▶ [What is needed]: Starting at the line that contains "With this picture", print every remaining line of the entries, unchanged, and output nothing more.

▶ [Records]:
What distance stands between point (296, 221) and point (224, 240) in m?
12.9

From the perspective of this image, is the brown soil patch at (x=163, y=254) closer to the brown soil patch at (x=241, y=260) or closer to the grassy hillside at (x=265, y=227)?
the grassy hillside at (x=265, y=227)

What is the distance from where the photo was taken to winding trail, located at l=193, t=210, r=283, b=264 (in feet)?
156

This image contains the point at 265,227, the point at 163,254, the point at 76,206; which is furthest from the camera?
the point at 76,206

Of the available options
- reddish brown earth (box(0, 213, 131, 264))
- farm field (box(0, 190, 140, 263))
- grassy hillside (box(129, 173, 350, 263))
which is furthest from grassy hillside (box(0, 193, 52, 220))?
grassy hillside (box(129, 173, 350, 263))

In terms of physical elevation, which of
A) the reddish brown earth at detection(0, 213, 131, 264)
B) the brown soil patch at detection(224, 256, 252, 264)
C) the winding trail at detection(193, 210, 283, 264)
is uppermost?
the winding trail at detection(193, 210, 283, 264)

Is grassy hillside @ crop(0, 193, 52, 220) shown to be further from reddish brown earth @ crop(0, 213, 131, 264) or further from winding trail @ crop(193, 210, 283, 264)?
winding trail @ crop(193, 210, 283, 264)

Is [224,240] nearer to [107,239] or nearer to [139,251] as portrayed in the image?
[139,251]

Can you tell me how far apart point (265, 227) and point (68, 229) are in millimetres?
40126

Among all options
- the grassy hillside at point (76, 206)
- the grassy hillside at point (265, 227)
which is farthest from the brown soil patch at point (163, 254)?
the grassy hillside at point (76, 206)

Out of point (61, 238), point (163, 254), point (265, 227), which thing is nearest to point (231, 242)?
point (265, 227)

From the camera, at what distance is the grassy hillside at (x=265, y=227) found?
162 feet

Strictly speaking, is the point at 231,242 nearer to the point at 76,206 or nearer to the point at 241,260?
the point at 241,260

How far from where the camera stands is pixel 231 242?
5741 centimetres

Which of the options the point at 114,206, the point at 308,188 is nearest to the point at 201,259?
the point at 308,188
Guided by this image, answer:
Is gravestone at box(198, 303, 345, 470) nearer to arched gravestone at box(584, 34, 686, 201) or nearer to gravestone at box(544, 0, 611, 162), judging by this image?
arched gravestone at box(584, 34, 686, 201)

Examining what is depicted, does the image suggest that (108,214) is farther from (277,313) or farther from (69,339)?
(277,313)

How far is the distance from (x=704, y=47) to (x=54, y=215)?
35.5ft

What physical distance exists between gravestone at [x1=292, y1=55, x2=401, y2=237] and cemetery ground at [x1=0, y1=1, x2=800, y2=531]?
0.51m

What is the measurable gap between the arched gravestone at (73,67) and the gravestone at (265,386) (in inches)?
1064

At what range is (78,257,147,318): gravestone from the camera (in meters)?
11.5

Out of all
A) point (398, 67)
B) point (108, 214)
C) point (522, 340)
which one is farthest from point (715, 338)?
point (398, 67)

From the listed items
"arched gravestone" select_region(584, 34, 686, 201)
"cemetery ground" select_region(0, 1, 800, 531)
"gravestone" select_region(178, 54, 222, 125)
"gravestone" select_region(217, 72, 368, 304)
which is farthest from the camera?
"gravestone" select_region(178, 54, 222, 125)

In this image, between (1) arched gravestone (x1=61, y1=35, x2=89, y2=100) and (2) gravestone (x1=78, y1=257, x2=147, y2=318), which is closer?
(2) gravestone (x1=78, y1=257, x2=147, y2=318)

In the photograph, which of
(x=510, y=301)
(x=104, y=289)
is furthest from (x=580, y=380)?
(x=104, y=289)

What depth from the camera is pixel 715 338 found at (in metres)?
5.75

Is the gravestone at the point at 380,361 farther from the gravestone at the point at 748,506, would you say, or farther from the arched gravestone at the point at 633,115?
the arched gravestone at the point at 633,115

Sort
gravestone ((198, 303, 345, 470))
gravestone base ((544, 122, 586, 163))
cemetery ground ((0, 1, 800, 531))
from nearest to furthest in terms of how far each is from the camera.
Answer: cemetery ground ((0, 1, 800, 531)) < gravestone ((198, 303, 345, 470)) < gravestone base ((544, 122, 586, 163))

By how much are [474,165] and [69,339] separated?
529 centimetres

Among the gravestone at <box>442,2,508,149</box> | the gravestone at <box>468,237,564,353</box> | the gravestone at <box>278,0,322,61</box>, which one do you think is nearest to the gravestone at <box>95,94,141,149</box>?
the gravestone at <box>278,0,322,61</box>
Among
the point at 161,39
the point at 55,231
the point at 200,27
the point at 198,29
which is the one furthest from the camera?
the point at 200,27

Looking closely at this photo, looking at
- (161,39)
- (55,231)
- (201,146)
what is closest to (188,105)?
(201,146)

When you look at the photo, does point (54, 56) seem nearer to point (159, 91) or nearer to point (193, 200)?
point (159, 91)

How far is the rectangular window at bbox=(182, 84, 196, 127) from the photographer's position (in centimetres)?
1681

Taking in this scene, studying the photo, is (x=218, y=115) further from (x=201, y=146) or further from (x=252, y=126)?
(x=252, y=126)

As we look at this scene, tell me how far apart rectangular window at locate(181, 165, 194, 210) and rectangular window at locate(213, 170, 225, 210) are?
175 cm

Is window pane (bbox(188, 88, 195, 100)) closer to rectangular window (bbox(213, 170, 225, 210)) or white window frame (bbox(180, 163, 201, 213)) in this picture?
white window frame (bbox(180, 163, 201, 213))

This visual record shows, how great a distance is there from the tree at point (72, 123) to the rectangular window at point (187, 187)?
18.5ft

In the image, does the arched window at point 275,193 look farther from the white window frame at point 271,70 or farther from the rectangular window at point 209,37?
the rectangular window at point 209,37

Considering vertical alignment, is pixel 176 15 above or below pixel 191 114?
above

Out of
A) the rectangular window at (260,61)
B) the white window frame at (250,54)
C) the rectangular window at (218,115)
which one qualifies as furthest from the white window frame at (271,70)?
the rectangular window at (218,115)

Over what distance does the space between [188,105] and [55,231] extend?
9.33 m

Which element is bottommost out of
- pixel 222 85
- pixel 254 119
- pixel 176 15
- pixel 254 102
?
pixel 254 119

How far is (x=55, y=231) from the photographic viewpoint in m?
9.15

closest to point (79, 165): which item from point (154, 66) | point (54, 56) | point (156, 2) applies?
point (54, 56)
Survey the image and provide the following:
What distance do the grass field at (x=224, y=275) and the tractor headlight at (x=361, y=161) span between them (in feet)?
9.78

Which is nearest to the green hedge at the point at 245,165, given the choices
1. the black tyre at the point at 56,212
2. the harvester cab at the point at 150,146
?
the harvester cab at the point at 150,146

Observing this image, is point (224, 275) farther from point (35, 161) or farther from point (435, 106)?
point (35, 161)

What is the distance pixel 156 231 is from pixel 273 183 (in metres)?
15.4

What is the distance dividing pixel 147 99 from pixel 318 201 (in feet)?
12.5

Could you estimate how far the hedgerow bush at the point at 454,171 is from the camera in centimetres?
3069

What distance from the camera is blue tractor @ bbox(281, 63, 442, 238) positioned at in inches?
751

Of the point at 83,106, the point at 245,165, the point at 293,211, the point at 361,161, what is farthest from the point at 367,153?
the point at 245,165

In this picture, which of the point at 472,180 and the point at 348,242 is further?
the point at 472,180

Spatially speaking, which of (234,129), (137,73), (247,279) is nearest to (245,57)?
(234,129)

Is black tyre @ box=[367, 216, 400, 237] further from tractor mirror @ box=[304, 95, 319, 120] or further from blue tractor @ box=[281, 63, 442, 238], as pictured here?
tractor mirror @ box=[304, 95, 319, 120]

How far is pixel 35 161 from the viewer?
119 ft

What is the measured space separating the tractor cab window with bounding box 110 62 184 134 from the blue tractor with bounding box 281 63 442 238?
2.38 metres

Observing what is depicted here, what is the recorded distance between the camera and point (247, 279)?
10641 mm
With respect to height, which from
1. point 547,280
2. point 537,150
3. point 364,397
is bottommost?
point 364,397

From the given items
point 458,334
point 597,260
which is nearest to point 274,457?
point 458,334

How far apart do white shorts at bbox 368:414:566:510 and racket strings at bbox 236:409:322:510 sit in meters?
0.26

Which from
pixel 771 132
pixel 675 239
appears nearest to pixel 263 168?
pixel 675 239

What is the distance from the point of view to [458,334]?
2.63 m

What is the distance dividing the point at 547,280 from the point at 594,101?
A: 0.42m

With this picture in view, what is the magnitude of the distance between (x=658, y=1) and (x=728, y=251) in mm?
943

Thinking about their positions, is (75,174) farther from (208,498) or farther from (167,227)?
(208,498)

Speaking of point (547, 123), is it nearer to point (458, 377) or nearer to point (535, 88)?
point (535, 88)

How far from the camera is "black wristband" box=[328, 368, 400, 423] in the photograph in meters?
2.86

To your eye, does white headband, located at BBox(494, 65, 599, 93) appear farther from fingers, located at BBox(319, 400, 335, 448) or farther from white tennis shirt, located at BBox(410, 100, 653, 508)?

▶ [Output for this task]:
With this picture in view, what is the magnitude of the distance between (x=658, y=1) and (x=728, y=251) in mm?
943

Thinking about their positions, is (75,174) farther from (208,498) or farther from (167,227)?
(208,498)

Speaking of point (547, 123), is it nearer to point (458, 377) or nearer to point (535, 88)?
point (535, 88)

How far from the camera is "black wristband" box=[328, 368, 400, 423] in the photograph in meters?
2.86

To your eye, does white headband, located at BBox(494, 65, 599, 93) appear farther from fingers, located at BBox(319, 400, 335, 448) or farther from white tennis shirt, located at BBox(410, 100, 653, 508)?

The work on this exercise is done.